La réprimande doit être faite avec tact ! Paracha Dévarim. Réouven Carceles
Réprimande avec tact
Dans la Paracha de la semaine, la Paracha Dévarim, la torah nous dit : « Voici les paroles que Moché adressa à tout le peuple d’Israël, en deçà du Jourdain, dans le désert, dans la plaine, face à Souf, entre Paran et entre Tofél, et Lavan, et Hatseroth et Di-Zahav ». (devarim 1,1)
Au début de la Paracha, le Gaon de Vilna explique que les cinq premiers versets constituent une introduction au contenu de tout le livre de Dévarim qui est divisé en trois parties, correspondant aux trois livres précédents, Chemot, Vayikra et Bamidbar. C’est d’ailleurs pour cela qu’il porte le nom de Michné Torah (répétition de la Torah).

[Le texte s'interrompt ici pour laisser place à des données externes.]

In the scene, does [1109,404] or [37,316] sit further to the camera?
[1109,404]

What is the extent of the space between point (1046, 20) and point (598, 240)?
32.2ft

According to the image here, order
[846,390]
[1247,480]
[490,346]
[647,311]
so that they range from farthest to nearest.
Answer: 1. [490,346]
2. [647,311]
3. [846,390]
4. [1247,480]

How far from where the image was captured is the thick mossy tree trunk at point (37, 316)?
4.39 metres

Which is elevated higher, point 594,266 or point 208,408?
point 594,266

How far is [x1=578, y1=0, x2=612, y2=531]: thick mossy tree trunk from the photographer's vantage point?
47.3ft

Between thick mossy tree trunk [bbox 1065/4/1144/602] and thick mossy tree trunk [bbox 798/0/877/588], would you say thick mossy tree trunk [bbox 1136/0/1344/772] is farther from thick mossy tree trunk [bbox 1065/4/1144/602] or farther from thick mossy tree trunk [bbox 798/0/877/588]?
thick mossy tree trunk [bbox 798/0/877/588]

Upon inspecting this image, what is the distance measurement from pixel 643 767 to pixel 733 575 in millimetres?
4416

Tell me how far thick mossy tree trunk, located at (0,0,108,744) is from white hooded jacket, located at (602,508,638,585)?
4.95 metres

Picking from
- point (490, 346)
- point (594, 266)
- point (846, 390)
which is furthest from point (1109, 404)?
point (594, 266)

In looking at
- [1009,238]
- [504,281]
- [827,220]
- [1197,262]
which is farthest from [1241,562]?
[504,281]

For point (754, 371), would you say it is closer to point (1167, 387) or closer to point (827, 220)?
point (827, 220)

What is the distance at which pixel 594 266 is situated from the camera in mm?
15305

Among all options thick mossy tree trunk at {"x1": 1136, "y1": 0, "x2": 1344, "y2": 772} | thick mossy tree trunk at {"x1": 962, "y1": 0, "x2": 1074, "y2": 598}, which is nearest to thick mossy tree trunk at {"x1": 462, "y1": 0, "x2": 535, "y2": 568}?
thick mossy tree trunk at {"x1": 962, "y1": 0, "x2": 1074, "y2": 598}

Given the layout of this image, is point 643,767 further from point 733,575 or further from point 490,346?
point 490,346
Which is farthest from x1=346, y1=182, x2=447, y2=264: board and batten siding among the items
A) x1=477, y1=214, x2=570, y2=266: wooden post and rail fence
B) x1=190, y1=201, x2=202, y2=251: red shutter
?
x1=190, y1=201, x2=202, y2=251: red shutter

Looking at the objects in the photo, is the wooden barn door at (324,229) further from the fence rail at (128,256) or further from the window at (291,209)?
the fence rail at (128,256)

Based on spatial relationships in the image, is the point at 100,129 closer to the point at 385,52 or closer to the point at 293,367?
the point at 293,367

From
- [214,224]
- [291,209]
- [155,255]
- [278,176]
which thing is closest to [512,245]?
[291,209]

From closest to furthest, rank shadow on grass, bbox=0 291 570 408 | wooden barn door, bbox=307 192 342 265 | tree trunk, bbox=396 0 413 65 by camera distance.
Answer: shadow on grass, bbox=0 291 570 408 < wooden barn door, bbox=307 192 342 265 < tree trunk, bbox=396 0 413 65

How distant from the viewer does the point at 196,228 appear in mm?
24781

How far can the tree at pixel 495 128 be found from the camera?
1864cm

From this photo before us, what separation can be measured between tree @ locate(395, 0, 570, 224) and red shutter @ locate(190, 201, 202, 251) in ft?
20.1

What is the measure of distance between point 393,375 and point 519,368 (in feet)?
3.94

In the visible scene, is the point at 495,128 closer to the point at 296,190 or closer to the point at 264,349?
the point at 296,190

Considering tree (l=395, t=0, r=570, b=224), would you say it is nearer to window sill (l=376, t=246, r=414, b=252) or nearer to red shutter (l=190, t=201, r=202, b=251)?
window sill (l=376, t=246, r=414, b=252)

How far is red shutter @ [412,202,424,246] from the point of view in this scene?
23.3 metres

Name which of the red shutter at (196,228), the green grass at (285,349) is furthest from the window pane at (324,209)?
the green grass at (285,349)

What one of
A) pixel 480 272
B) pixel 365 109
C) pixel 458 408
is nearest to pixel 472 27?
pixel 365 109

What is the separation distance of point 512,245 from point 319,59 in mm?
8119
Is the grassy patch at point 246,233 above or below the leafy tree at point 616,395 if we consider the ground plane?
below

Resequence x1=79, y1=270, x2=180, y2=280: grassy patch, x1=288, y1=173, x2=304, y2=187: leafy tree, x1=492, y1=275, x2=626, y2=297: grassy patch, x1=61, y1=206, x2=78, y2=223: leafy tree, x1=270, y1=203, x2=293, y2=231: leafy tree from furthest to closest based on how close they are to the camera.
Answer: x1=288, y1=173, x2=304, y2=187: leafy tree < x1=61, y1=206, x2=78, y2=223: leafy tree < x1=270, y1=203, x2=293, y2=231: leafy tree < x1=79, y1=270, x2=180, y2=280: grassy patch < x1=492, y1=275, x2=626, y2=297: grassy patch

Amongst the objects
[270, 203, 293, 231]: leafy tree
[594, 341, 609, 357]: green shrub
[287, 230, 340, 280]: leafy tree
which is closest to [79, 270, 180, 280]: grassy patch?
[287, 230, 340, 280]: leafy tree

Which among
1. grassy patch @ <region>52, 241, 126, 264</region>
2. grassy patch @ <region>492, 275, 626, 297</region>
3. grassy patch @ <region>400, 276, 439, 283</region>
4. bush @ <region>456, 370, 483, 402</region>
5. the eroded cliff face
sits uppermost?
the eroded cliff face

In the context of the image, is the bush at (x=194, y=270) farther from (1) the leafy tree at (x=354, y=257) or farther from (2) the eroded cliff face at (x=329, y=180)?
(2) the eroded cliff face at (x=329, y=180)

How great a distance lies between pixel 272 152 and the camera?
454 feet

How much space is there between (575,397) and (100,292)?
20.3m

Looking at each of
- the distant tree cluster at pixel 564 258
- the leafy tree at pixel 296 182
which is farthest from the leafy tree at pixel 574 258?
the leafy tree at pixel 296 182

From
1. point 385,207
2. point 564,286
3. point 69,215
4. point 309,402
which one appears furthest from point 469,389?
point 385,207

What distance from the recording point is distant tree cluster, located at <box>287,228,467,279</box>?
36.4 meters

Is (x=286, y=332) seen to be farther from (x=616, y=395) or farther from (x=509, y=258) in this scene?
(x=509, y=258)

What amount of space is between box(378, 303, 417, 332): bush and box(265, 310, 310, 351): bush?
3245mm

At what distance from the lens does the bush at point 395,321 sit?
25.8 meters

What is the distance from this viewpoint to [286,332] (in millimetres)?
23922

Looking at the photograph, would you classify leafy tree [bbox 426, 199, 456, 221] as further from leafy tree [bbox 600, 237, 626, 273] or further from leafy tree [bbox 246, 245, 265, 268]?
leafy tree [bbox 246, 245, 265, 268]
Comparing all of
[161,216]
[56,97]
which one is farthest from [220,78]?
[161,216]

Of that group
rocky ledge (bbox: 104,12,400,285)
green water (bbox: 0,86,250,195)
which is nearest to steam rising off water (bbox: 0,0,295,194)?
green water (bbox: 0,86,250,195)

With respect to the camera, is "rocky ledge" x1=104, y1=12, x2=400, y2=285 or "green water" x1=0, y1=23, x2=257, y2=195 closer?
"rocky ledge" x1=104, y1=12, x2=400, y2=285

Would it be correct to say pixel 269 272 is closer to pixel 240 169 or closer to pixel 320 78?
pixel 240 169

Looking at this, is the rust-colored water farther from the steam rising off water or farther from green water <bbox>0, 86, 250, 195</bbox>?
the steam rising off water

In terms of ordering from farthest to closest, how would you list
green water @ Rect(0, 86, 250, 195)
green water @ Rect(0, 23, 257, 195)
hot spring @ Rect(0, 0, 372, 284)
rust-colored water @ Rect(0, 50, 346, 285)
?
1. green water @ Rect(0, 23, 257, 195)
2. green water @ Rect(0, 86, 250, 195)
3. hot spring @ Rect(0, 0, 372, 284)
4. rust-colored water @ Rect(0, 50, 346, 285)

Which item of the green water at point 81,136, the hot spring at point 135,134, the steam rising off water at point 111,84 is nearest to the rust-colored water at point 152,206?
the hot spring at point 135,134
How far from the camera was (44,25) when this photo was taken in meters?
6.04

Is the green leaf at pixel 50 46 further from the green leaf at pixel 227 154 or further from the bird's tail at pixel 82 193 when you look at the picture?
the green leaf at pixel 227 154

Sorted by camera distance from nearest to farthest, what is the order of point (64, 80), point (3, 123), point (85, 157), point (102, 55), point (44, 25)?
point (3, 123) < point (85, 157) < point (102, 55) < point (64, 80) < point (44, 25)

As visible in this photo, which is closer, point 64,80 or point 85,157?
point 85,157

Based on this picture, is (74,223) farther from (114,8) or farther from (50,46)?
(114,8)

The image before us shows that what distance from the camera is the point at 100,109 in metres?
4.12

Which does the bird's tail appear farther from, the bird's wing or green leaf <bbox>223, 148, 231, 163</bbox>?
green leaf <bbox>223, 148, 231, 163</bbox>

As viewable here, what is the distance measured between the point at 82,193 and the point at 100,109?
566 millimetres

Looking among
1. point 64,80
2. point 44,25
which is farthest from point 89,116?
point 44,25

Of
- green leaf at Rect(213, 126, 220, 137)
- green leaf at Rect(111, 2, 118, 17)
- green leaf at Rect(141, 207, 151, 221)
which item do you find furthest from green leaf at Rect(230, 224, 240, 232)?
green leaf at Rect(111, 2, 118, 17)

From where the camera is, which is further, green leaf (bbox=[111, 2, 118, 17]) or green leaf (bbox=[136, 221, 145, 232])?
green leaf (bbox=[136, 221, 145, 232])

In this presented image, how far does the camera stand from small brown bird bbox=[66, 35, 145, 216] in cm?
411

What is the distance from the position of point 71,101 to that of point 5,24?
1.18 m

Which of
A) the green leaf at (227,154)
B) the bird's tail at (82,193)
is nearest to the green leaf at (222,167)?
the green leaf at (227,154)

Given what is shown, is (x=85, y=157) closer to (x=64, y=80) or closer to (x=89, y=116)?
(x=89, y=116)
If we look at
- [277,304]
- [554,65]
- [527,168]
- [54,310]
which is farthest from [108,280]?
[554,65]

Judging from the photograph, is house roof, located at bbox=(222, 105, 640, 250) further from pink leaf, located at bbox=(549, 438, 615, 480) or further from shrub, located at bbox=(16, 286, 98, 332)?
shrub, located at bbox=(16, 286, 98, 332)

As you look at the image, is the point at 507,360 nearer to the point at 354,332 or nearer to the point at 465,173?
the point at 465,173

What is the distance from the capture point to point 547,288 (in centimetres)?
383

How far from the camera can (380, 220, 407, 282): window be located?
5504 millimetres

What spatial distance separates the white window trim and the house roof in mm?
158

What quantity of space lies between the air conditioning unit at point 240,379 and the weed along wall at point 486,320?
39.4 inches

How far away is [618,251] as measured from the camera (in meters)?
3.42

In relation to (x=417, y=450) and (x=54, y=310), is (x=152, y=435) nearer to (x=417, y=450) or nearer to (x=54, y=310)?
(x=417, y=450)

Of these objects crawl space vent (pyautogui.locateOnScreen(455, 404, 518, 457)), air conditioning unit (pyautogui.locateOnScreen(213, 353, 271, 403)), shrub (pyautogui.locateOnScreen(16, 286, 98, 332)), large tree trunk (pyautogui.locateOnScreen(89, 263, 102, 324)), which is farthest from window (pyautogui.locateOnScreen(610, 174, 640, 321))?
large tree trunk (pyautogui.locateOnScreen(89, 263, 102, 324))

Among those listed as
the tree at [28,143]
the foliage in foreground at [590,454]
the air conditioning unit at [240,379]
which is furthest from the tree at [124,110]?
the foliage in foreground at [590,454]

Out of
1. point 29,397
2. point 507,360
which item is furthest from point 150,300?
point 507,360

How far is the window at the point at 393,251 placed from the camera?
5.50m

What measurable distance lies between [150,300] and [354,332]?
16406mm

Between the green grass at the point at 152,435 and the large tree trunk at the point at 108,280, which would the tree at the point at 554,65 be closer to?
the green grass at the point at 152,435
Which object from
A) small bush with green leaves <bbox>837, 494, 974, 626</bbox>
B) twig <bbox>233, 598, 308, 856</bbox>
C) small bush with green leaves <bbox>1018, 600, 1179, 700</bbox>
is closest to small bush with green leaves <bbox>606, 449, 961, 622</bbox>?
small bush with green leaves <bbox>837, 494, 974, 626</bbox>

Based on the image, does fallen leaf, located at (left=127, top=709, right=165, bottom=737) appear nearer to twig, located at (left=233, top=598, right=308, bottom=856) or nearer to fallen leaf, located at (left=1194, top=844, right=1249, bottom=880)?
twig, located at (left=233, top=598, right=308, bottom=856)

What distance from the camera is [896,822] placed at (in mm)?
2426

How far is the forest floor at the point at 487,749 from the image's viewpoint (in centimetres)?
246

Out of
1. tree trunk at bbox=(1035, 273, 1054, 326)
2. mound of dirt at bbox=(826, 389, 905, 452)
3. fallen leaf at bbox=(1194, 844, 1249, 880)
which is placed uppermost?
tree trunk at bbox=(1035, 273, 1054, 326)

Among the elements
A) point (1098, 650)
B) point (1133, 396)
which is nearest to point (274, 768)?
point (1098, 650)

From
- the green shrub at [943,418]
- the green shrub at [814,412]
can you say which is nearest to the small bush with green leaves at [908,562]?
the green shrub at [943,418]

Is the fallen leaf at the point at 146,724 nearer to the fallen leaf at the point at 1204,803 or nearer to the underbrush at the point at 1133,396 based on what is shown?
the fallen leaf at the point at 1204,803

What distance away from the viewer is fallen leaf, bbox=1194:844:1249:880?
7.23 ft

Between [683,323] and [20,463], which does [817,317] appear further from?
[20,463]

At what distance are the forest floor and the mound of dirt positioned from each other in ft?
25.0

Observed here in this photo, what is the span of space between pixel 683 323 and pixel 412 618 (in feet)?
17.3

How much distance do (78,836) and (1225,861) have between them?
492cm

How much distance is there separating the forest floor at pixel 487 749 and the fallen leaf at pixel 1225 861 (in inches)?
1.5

Le début de notre Paracha : « Telles sont les paroles qu’adressa Moché » désigne la première partie, c’est-à-dire des paroles de Moussar et les réprimandes, c’est pourquoi les fautes du peuple sont mentionnées ici en abrégé et avec délicatesse, à tout le peuple d’Israël, quelques jours avant la mort de Moché. Il ne cite pas explicitement les fautes et les pêché commis par les Bné Israel, mais seulement des noms de lieux et de villes contenant une allusion à leurs péchés, comme l’explique rachi sur place : « pour préserver l’honneur du peuple juif. » Pourquoi rachi insiste-t-il sur d’honneur du peuple juif ? puisque ce sont des paroles de reproche, d’ailleurs Moché a énuméré ici tous les endroits où les enfants d’Israël ont irrité Hachem, mais il a dissimulé les faits reprochés par simple allusion par égard pour le peuple.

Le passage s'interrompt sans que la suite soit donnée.